- Task prompt -
Please restate the records that follow word for word, omitting any images.
----- Data supplied
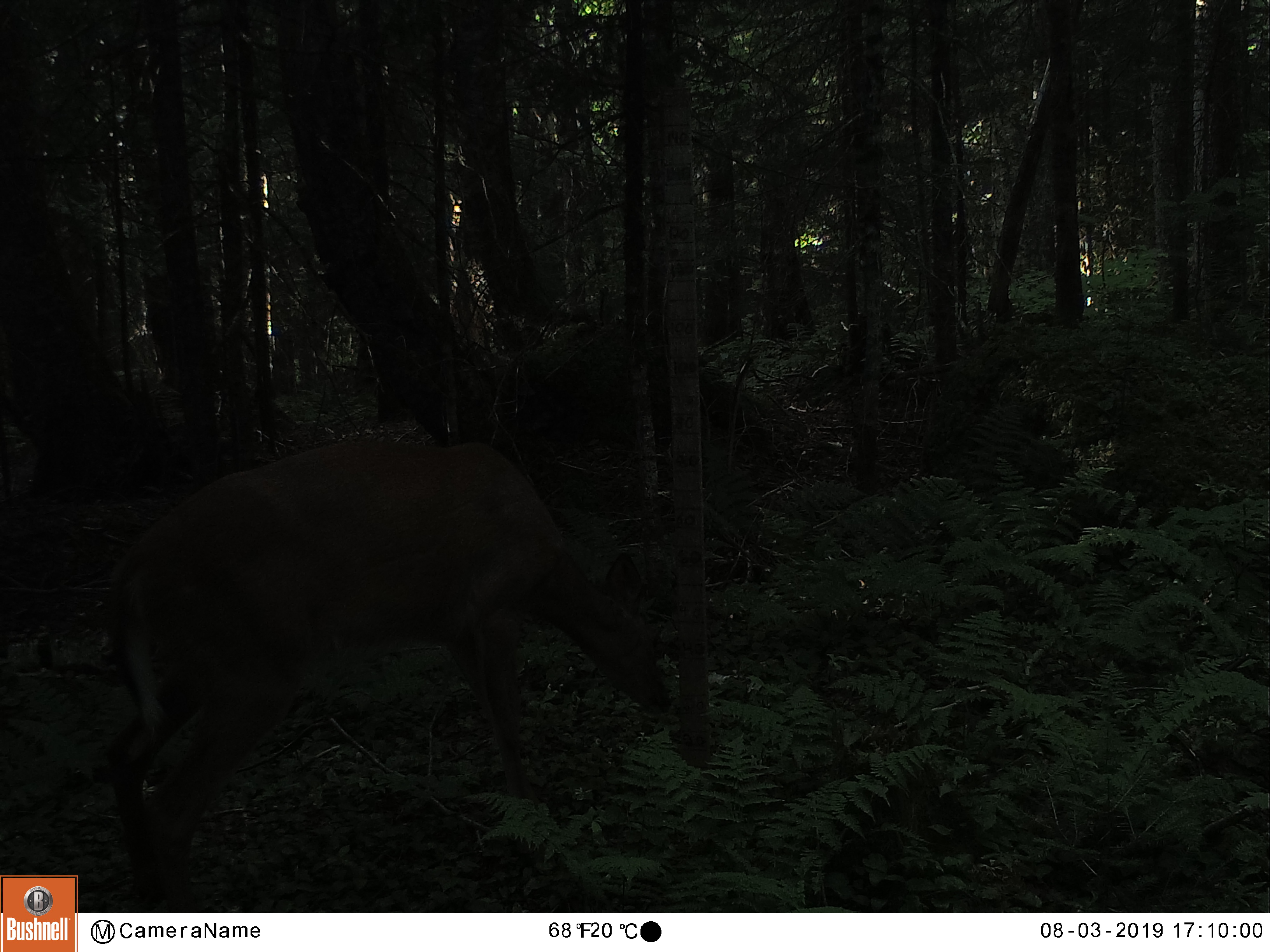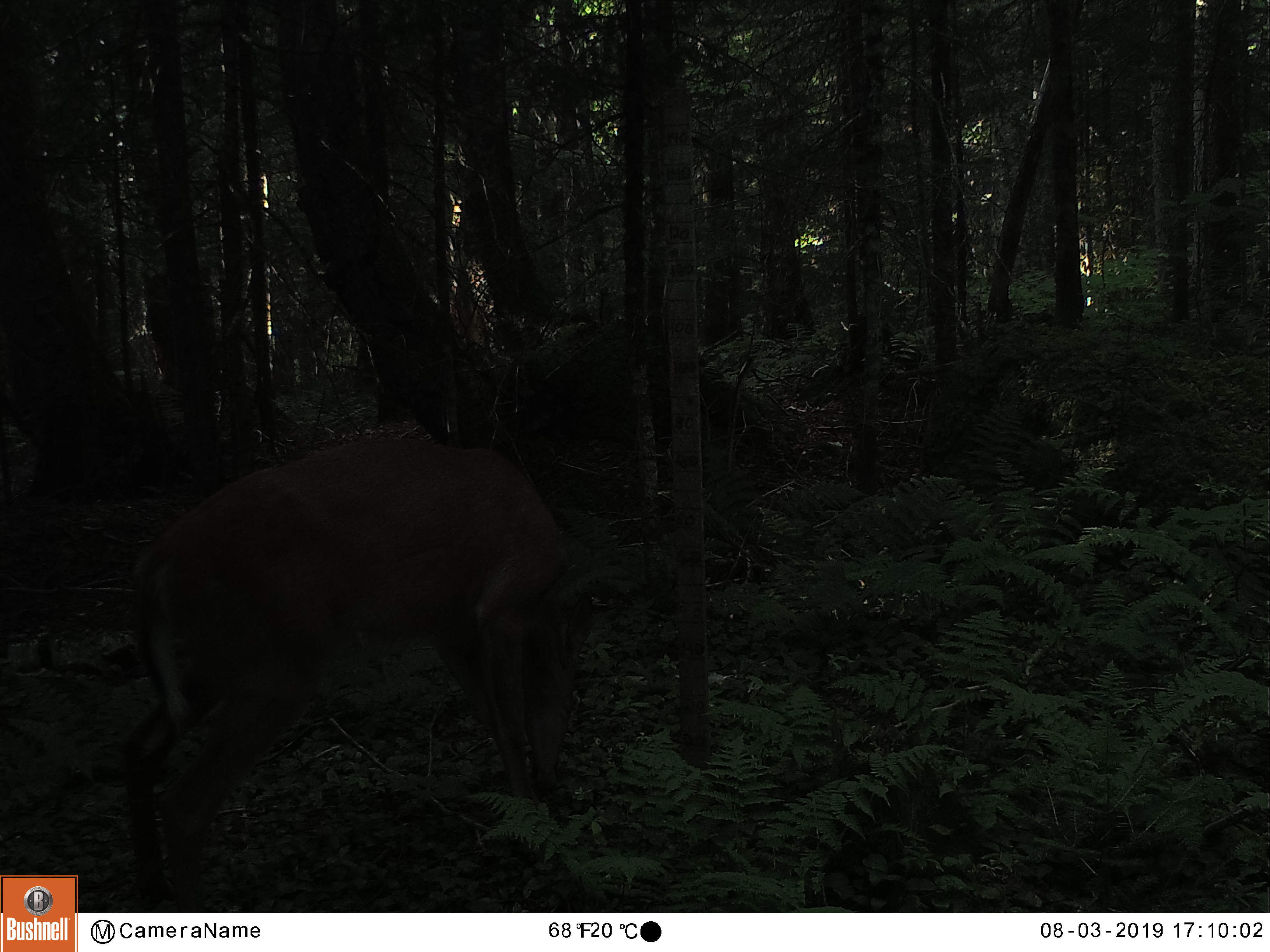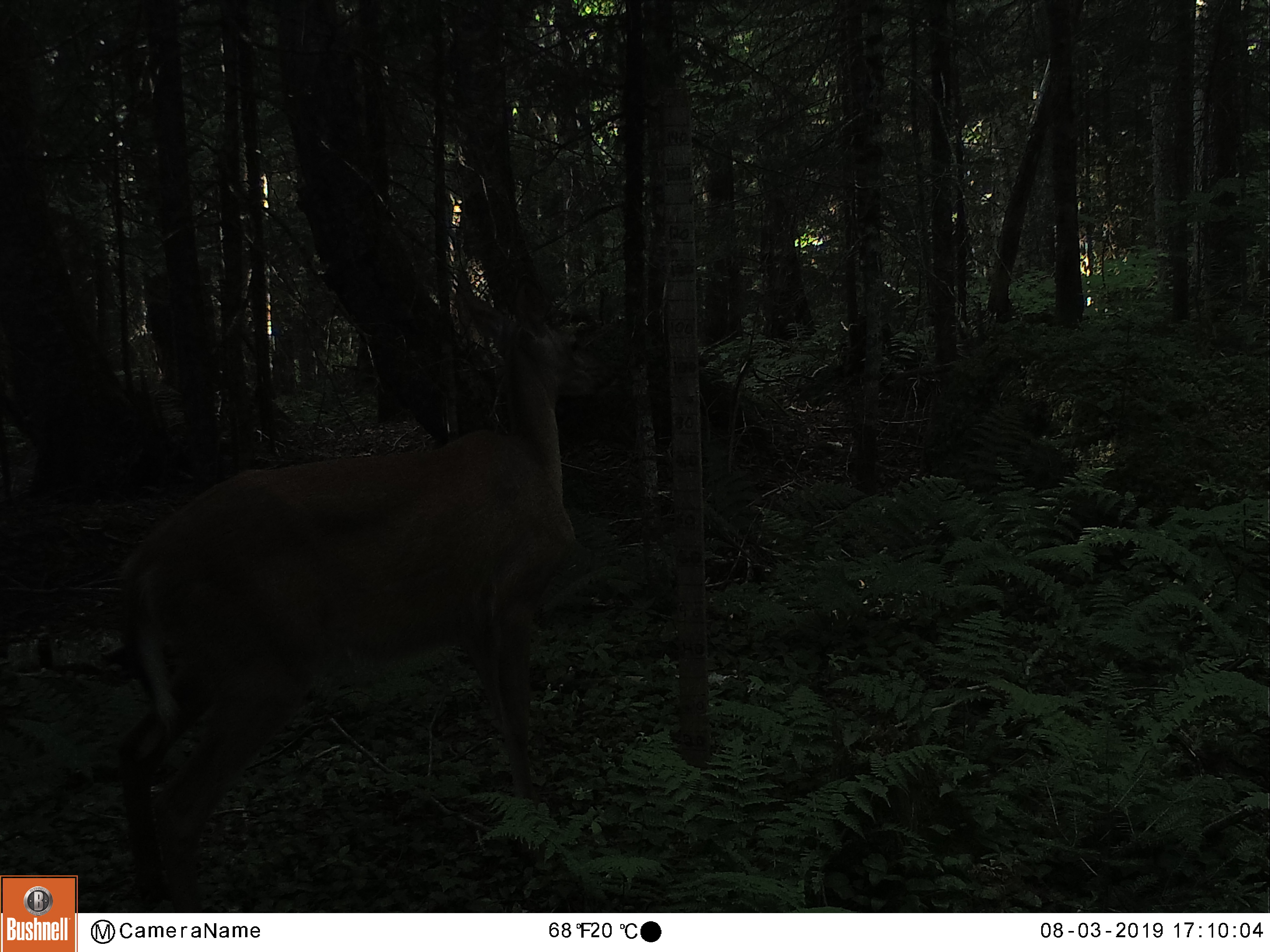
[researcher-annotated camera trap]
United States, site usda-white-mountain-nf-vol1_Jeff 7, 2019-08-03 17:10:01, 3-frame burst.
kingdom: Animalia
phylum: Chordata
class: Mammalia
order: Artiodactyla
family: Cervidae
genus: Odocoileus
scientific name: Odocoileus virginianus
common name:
----------
- Answer below -
[researcher-annotated camera trap]
United States, site usda-white-mountain-nf-vol1_Jeff 7, 2019-08-03 17:10:01, 3-frame burst.
kingdom: Animalia
phylum: Chordata
class: Mammalia
order: Artiodactyla
family: Cervidae
genus: Odocoileus
scientific name: Odocoileus virginianus
common name:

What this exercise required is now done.